*** Opening of Source material ***
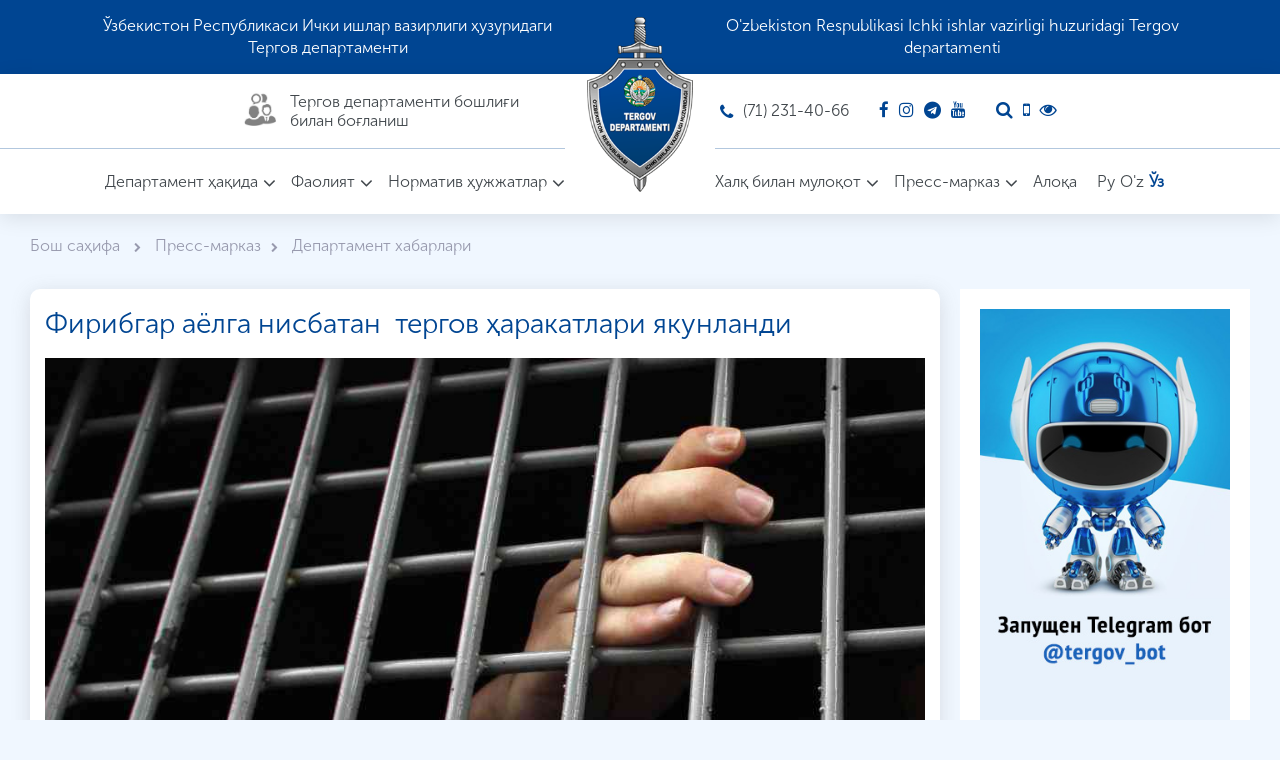

--- FILE ---
content_type: text/javascript
request_url: https://tergov.uz/assets/public/speaker/speaker.js?v=0.2
body_size: 842
content:
var t2s_props = {
    isLoading: false,
    name: "",
    selectedVoice: 0,
    synth: window.speechSynthesis,
    voiceList: [],
    greetingSpeech: new window.SpeechSynthesisUtterance()
};

var sound_tooltip = null;
// console.log("greet", t2s_props.greetingSpeech)

$( document ).ready(function() {
    // console.log( "ready!" );
    $("#sound_tooltip").click(function(){
        greet();
        $(".sound_tooltip_img_container").addClass("spin")
    })

    t2s_props.voiceList = t2s_props.synth.getVoices();

    if (t2s_props.voiceList.length) {
        t2s_props.isLoading = false;
    }

    t2s_props.synth.onvoiceschanged = () => {
        t2s_props.voiceList = t2s_props.synth.getVoices();
    };

    listenForSpeechEvents();


    // selector for sound_tooltip
    sound_tooltip = document.getElementById("sound_tooltip");

    // return if error occured on startup
    if(!sound_tooltip) {
        console.error('[T2S] Plugin not initialized properly');
        return;
    }

    let selectedText = "";

    // listener for mouseup event
    document.body.addEventListener("mouseup", (e) => {
        $(".sound_tooltip_img_container").removeClass("spin")
        // debug
        // console.log(sound_tooltip.offsetWidth, sound_tooltip.offsetHeight)

        // return if sound_tooltip.id is equal with mouseup element.id or element children
        if (
            sound_tooltip.id === e.target.id ||
            e.target.closest("#" + sound_tooltip.id)
        )
            return;

        // stop speech if outside click
        t2s_props.synth.cancel();

        // return if window.getSelection().toString() is equal with selectedText
        if (selectedText == window.getSelection().toString()) {
            hideTooltip();
            return;
        }

        // set selectedText to compare in next loop
        selectedText = window.getSelection().toString();

        // if selectedText is less then 2 symbols hide sound_tooltip
        if (selectedText.length < 2) {
            hideTooltip();
            e.preventDefault();
            return;
        }

        // set sound_tooltip position from mouseup event clientX and clientY
        setTooltipPosition(e.clientX, e.clientY);

        e.preventDefault();
    }, false );

});
function setTooltipPosition(clientX, clientY) {
    sound_tooltip.classList.add("show");
    sound_tooltip.style = `top: ${clientY -
    sound_tooltip.offsetHeight / 2}px; left: ${clientX + 10}px`;
};

function hideTooltip() {
    sound_tooltip.classList.remove("show");

};

function listenForSpeechEvents() {
    t2s_props.greetingSpeech.onstart = () => {
        t2s_props.isLoading = true;
    };

    t2s_props.greetingSpeech.onend = () => {
        t2s_props.isLoading = false;
    };
};

function greet() {
// it should be 'craic', but it doesn't sound right
    t2s_props.greetingSpeech.text = window.getSelection().toString();

    t2s_props.greetingSpeech.voice = t2s_props.voiceList[
        t2s_props.selectedVoice
        ];
    // console.log("text select", t2s_props.greetingSpeech)
    t2s_props.synth.speak(t2s_props.greetingSpeech);
};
*** Close of Source material ***
- Your instructions
If the string "isLoading" appears in a line of the entries, report the line.

- Your solution
    isLoading: false,
        t2s_props.isLoading = false;
        t2s_props.isLoading = true;
        t2s_props.isLoading = false;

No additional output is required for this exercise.